> **ZU BEARBEITENDE AUFGABEN**
a) Schreiben Sie aus dem Textauszug zu Plug-X die Passage von „Ursprünglich als gezieltes“ bis einschließlich „Malware zu identifizieren.“ wortgetreu ab.
b) Welchem Unternehmen gelang es laut dem Textauszug zu Plug-X, Zugriff auf die Steuerungsserver des Botnetzes zu erhalten?
c) Führen Sie alle Themen auf, die die Überschrift des Textauszugs zu Plug-X nennt.

> **TEXTAUSZUG**
----------

Plug-X: Ursprung, Verbreitung und internationale Reaktion

Ursprünglich als gezieltes Remote Access Tool entwickelt, wurde Plug-X später zu einer sich selbst verbreitenden Schadsoftware. Besonders brisant: In der Vergangenheit wurde sie für Angriffe auf Unternehmen wie VW genutzt. Das französische Cybersicherheitsunternehmen Sekoia gelang es vor eineinhalb Jahren, Zugriff auf die Steuerungsserver des Botnetzes zu erhalten und eine Methode zur einfachen Deaktivierung der Malware zu identifizieren.

Anstatt selbst aktiv einzugreifen, suchte Sekoia die Kooperation mit internationalen Sicherheitsbehörden. Der Vorschlag: Mit einem einfachen Befehl könnte die in Plug-X enthaltene Selbstlöschroutine aktiviert und die Schadsoftware entfernt werden – ohne zusätzliche Programme auf betroffenen Systemen zu installieren. Alternativ existiert eine tiefere Eingriffsmethode zur Bereinigung infizierter USB-Geräte, die jedoch als rechtlich sensibel eingestuft wurde.

----------

[Datensätze zu Fragen des räumlichen Denkens]
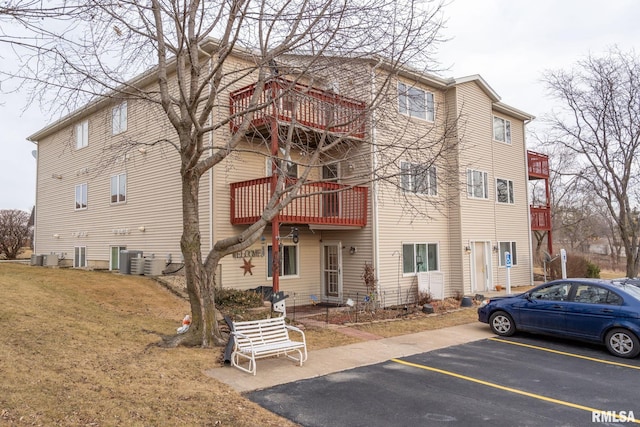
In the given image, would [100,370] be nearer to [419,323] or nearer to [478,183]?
[419,323]

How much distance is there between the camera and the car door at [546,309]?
368 inches

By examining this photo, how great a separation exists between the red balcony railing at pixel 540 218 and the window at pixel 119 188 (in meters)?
19.7

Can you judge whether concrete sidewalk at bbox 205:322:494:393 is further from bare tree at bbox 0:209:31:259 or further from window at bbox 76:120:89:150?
bare tree at bbox 0:209:31:259

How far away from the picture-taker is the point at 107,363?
665 centimetres

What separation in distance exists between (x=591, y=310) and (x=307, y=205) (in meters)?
8.01

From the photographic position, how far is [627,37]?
16891 millimetres

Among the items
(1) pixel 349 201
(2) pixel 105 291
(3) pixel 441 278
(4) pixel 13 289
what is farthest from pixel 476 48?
(4) pixel 13 289

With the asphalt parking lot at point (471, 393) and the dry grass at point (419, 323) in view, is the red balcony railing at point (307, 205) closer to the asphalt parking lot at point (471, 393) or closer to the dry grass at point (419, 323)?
the dry grass at point (419, 323)

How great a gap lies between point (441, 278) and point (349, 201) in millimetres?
4722

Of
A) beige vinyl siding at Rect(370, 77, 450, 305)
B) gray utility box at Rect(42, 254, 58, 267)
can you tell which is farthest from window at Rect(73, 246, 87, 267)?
beige vinyl siding at Rect(370, 77, 450, 305)

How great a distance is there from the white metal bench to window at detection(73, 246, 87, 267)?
14759 millimetres

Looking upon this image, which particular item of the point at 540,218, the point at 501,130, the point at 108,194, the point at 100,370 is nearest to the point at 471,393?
the point at 100,370

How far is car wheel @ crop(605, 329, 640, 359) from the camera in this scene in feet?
26.7

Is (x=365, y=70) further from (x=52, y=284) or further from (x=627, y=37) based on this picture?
(x=627, y=37)
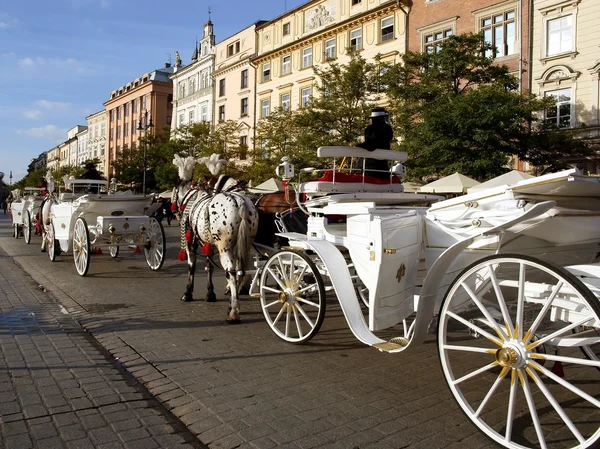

----------

> **ANTWORTEN ZU AUFGABEN**
a)
Ursprünglich als gezieltes Remote Access Tool entwickelt, wurde Plug-X später zu einer sich selbst verbreitenden Schadsoftware. Besonders brisant: In der Vergangenheit wurde sie für Angriffe auf Unternehmen wie VW genutzt. Das französische Cybersicherheitsunternehmen Sekoia gelang es vor eineinhalb Jahren, Zugriff auf die Steuerungsserver des Botnetzes zu erhalten und eine Methode zur einfachen Deaktivierung der Malware zu identifizieren.

b) Dem französischen Cybersicherheitsunternehmen Sekoia.

c) Ursprung, Verbreitung, internationale Reaktion